From TV’s to newspapers, from scholarly magazines to radio programs, the intellectual corruption inflicted by the Islamists spread into every corner of life. Media intellectuals were eager to draw quick conclusions that secularists were planning a coup, and those Islamists were defending democracy. For instance, Birikim Magazine, composed of once-respected socialist writers, started to appear at Gulenist-organized gatherings and argued that the rise of the Islamist bourgeoisie would bring much-needed democracy to Turkey. They blatantly supported AKP’s crackdown against secularist establishment at all costs. Among those, Taraf writer and scholar Murat Belge is one of the most brazen. Relying on Gulenist intelligence, Belge accused Alevis — a heterodox minority group — of having a clique within the judiciary. Considering the fact that Alevis has been relentlessly prosecuted by the Sunni repressive apparatus in Turkey, and have been subject to discrimination and genocides throughout history, it was hard to imagine how a respected scholar could put forward such an anti-Alevi argument. Belge and many others were so blind — they did not even question the data that they were provided with by the Islamist Gulenists. How could they so easily be manipulated by them and not listen to any salient voices that highlighted their wrong doings?

In my opinion, the aforementioned media intellectuals ignored warnings because they enjoyed the public visibility and the fame provided to them. They could speak on almost every subject matter, from politics to arts, from sports to geography, and were listened to even through they lacked in depth knowledge on these subjects.

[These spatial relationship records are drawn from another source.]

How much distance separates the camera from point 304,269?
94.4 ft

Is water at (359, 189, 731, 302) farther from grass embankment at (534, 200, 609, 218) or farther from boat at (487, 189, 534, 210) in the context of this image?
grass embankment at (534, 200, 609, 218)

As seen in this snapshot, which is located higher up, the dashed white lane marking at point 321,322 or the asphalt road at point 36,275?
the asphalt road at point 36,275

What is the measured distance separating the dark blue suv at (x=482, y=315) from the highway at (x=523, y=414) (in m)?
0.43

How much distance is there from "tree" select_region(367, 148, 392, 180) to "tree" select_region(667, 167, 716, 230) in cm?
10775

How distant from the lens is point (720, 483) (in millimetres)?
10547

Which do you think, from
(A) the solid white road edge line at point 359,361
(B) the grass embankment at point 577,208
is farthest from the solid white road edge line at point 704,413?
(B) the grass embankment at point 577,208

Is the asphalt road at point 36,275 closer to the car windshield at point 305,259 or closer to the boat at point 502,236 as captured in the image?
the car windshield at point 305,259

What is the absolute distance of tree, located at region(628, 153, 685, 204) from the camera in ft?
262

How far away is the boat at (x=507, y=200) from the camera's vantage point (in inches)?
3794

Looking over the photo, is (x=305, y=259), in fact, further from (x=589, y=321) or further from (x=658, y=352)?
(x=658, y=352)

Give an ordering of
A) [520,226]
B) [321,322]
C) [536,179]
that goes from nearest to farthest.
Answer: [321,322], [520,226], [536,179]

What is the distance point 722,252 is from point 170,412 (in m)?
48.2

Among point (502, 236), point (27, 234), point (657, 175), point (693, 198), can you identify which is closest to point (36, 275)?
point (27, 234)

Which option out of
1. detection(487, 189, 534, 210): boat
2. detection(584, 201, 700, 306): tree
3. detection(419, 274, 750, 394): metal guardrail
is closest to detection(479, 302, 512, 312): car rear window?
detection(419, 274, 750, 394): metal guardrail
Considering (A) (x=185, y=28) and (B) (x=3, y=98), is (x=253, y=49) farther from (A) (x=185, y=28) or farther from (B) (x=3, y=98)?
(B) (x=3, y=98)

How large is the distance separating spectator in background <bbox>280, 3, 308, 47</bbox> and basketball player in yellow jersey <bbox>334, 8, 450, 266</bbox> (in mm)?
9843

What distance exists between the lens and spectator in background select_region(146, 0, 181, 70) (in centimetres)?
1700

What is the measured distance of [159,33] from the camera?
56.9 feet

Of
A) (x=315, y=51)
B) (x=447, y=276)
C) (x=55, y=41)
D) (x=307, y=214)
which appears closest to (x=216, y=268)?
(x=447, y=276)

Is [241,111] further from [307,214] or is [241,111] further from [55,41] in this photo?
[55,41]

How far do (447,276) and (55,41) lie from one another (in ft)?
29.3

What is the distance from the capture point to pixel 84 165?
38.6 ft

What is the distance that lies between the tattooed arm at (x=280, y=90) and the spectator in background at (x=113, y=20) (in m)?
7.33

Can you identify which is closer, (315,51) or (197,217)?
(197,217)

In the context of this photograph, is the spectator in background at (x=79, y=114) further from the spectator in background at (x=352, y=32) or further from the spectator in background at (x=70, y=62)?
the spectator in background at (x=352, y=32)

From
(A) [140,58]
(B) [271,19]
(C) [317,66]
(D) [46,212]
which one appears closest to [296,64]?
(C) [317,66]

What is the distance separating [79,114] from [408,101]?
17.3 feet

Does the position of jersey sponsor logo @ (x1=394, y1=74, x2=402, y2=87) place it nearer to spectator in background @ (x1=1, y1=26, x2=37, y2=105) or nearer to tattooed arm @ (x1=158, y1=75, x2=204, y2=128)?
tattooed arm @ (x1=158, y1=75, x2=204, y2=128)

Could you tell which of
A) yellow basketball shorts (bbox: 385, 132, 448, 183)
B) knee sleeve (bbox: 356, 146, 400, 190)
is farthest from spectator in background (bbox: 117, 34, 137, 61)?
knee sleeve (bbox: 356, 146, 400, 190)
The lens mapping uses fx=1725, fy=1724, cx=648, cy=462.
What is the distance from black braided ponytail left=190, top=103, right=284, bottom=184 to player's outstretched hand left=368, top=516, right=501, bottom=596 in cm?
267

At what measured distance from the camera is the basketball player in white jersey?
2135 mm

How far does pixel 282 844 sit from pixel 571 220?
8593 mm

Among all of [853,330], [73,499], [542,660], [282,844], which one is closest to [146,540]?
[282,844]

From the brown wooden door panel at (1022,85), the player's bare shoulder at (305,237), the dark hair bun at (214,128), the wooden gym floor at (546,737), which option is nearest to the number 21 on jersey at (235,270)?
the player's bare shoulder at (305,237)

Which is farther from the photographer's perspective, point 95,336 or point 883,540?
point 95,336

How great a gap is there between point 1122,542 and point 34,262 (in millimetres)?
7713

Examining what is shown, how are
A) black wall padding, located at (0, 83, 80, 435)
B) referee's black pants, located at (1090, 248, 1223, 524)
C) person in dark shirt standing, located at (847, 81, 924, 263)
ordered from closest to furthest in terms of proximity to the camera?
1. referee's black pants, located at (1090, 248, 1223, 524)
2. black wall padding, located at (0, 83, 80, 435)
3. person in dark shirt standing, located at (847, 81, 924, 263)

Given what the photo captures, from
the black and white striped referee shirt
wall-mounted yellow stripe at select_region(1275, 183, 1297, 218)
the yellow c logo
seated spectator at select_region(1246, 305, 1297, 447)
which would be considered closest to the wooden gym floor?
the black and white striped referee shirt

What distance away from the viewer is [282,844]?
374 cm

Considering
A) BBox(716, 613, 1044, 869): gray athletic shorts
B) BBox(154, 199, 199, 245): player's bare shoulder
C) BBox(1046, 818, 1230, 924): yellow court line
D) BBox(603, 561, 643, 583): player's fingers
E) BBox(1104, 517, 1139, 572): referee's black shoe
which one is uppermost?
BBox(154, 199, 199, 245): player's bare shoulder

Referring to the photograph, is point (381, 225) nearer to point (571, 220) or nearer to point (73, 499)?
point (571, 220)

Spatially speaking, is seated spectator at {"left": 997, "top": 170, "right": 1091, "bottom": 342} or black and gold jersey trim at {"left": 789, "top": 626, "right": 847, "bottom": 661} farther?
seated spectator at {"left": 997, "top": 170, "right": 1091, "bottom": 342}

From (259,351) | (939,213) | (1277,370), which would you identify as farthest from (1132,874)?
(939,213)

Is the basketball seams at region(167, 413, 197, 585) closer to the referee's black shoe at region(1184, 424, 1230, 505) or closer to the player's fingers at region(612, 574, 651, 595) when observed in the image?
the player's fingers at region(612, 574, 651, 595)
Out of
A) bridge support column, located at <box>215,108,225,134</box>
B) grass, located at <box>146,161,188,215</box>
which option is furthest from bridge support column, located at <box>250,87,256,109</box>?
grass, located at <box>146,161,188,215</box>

Finally, considering the amount of corruption and the decay perpetrated by these embedded intellectuals, Turkish cultural life needs a serious reboot. This Islamist-Gulenist coup and Erdogan’s Islamist counter-coup should be an important lesson for all artists, writers and scholars to distance themselves steadfastly from the power nodes. Intellectuals should always have distance, even if they are present in an intimate proximity.